All of the properties and values that create the simulation are now available in the Setup Window as shown in Fig. 80. You can expand the tree elements and navigate through the various properties, making any changes you desire. The right pane shows a 3D view of the geometry, if any, as well as the grid, if actively shown.

Fig. 80 Setup Window for the shielded target example.

Simulation Properties

This example demonstrates two physics features, and how CSG can be incorporated into RSim Simulations.

Under the Basic Settings tab the number of events to be simulated can be selected, as well as the verbosity of the output.

The particle source selected is a spherical surface and simulates 1 electron per event. The energy of each particle is based on a 2 column text file supplied with the example, giving a energy and differential fluence at that energy.

This example has tallies to record the dose deposited on the shield and target, as well as the number of tracks that get absorbed in the shield before reaching the target.

Running the Simulation

After performing the above actions, continue as follows:

• Proceed to the Run Window by pressing the Run button in the left column of buttons.
• To run the file, click on the Run button in the upper left corner of the Logs and Output Files pane. You will see the output of the run in the right pane. The run has completed when you see the output, “Engine completed successfully.” This is shown in Fig. 81.

Fig. 81 The Run Window at the end of execution.

Visualizing the Results

After the run has completed the results of all tallies can be visualized.

• Expand Scalar Data
• Select EnergyDepositShield
• Check Clip Plot
• Select EnergyDepositTarget

Fig. 82 Energy deposit on the target and the shield.

• Click Add a Data View
• Choose Data Overview
• Expand Scalar Data
• Choose FluenceShield

And visualize this result as shown on Fig. 83.

Fig. 83 Fluence on the shield.

In order to normalize energy deposit to a mass, one can use the information from the run log shown in Fig. 84.

Fig. 84 The standard output in the run tab contains information of the masses.

This would allow users to obtain the energy deposit in the target in rad: 1.335e+15/9.75988e-3/6.2415e+10=2.2e+5 rad.
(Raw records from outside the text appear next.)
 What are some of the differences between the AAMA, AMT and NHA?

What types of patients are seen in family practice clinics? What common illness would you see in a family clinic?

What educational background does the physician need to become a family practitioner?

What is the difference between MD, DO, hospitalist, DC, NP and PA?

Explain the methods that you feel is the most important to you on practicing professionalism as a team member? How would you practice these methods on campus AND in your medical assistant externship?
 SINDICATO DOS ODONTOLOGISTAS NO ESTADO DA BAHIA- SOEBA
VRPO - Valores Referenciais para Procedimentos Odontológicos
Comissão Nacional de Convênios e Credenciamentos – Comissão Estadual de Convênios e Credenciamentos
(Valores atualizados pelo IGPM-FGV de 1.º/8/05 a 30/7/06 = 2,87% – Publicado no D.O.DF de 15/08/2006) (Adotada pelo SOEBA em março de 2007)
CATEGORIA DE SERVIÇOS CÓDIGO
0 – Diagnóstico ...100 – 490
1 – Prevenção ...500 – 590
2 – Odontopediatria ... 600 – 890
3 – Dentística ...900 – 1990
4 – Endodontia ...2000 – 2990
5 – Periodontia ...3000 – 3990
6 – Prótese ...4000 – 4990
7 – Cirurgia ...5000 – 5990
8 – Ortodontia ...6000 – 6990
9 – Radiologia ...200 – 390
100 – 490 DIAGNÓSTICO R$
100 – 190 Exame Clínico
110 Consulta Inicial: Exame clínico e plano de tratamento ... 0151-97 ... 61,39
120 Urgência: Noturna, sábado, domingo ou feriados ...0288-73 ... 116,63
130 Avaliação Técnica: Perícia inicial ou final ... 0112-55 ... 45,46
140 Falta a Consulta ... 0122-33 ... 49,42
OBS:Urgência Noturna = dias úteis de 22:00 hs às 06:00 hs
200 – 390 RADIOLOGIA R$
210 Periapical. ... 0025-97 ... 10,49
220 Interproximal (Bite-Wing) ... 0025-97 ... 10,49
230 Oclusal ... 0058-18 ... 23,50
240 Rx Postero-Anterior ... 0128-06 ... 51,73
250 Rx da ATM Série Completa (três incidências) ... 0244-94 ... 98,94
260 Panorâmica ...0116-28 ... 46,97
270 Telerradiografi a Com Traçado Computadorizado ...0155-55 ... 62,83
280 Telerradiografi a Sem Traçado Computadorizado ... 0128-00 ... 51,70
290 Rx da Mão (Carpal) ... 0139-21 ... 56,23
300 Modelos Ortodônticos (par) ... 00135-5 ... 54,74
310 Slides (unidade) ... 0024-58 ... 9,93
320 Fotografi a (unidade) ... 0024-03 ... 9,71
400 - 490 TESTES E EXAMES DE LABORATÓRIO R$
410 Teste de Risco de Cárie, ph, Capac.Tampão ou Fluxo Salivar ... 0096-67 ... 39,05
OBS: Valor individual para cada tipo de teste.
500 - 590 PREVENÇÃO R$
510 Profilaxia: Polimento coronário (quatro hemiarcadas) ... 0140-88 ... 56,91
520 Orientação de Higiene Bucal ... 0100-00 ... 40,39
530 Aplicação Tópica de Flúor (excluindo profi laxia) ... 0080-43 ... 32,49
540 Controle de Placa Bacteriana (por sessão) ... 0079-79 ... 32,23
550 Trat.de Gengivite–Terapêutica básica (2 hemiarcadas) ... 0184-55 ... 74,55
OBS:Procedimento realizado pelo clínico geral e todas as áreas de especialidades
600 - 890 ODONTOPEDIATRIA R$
It is also possible to view a histogram of the energy of particles which contributed to the total fluence on the shield

• Click Add a Data View
• Choose 1-D Histogram
• Select the Base Variable s1_shield_vol_FluenceShield
• Click Draw

This shows how the vast majorit of particles are of low energy. This can be compared with the fluence on the target, showing how the shield very effectively shielded it from the low energy particles.

Further Experiments

The dose on the target can be greatly changed by altering the thickness and material of the shield. To do this, switch to the Setup window and change the value of parameter “thickness”.